Fox Corp. has reached an agreement to acquire streaming platform and device maker Roku in a transaction valued at approximately $22 billion, marking one of the biggest media deals of the year and further reshaping the television and streaming landscape.
It is the latest instance in which a major media company seeks to adapt to changing viewing habits where audiences are increasingly watching content through streaming services and connected-TV platforms rather than traditional cable bundles. The industry has also seen a fresh wave of consolidation activity in recent months as companies seek greater scale in advertising, distribution and streaming.

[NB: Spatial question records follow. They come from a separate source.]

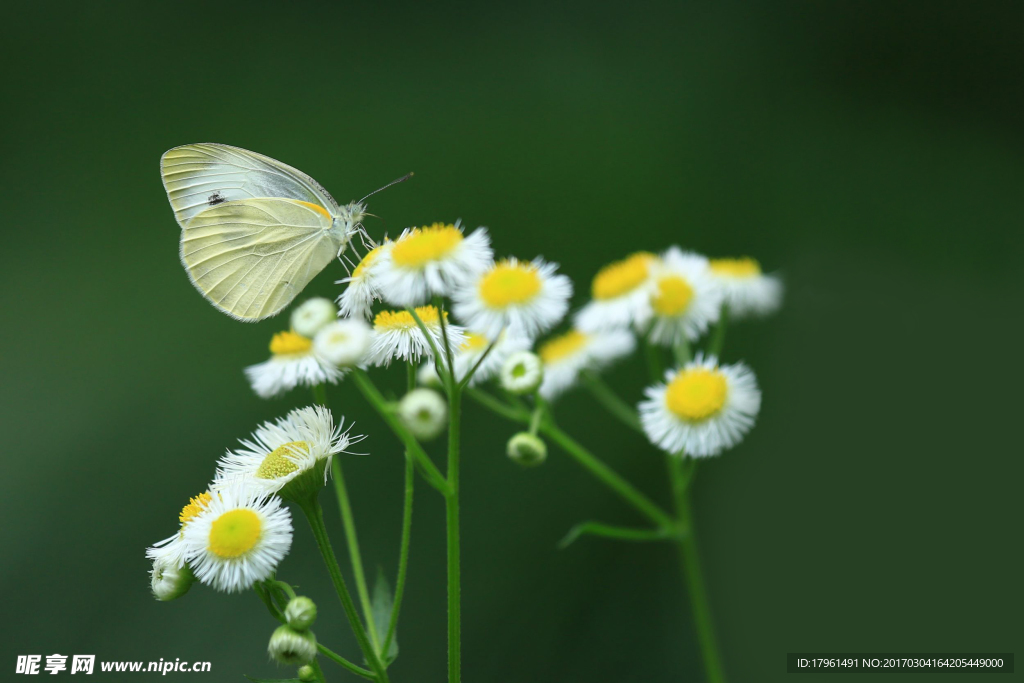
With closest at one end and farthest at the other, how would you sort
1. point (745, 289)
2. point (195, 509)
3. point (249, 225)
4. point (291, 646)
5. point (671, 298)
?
point (291, 646) → point (195, 509) → point (671, 298) → point (249, 225) → point (745, 289)

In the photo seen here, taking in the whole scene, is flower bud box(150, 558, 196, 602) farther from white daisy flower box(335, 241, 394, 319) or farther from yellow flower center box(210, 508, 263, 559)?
white daisy flower box(335, 241, 394, 319)

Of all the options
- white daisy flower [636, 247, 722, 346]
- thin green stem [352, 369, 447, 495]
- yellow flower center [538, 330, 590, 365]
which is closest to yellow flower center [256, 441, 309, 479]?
thin green stem [352, 369, 447, 495]

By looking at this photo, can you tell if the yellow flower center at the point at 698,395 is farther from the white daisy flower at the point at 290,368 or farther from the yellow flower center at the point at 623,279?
the white daisy flower at the point at 290,368

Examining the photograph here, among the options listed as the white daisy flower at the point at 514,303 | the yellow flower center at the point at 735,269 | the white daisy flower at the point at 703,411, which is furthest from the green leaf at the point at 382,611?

Under the terms of the agreement, Fox will acquire Roku for $160 per share in a cash-and-stock transaction. Roku shareholders will receive $96 in cash and 0.9693 shares of Fox Class A common stock for each Roku share, according to company announcements and regulatory details released Monday and reported by CNBC.
Existing Fox shareholders are expected to own roughly 73% of the combined company, while Roku shareholders will hold about 27%. The transaction is expected to close during the first half of 2027, subject to shareholder and regulatory approvals.
Fox said it plans to fund the cash portion of the acquisition through a combination of cash on hand and new debt. The company has secured $12 billion in committed bridge financing for the transaction. The combined company is targeting approximately $400 million in annual cost synergies. The acquisition represents Fox's first major purchase since Lachlan Murdoch consolidated control of the company following the Murdoch family settlement last year, Reuters noted.
Fox Chief Executive Officer Lachlan Murdoch described the transaction as a "defining moment" for the company. The deal brings together Fox's portfolio of live sports and news programming, including the Fox broadcast network and Fox News Channel, with Roku's streaming platform, operating system and connected-TV advertising business.
The acquisition also combines Fox-owned free ad-supported streaming service Tubi with Roku's own free streaming offering, The Roku Channel. The merger will create one of the largest free ad-supported streaming operations in the United States, adding further scale to Fox's advertising business, an Axios report said.
Roku reaches more than 100 million streaming households globally through its devices, smart TV operating system and streaming platform, according to company disclosures cited by The Verge. Roku Chief Executive Officer Anthony Wood said the company will continue operating as an open platform serving a wide range of content providers. Wood is expected to join Fox's board following the completion of the transaction.
The acquisition also adds another chapter to a period of significant change across the media industry. Fox's last major transaction came in 2019, when much of 21st Century Fox's entertainment business was sold to Disney in a deal valued at approximately $71 billion. Since then, Fox has focused heavily on live news and sports programming while building its streaming presence through Tubi and, more recently, the direct-to-consumer service Fox One.
The company's broadcast network is currently carrying matches from the FIFA World Cup, underscoring Fox's emphasis on live programming as advertisers increasingly prioritize sports and major events that continue to draw large audiences in real time.
The Roku acquisition was announced amid a broader period of media consolidation. Just days earlier, the U.S. Department of Justice cleared Paramount Skydance's planned acquisition of Warner Bros. Discovery after an extensive review, according to Reuters, highlighting the continued push by media companies to expand scale and compete across television, streaming and digital advertising markets.
Fox shares fell in premarket trading following the announcement, while Roku shares moved higher as investors assessed the terms of the deal and the implications for the combined company.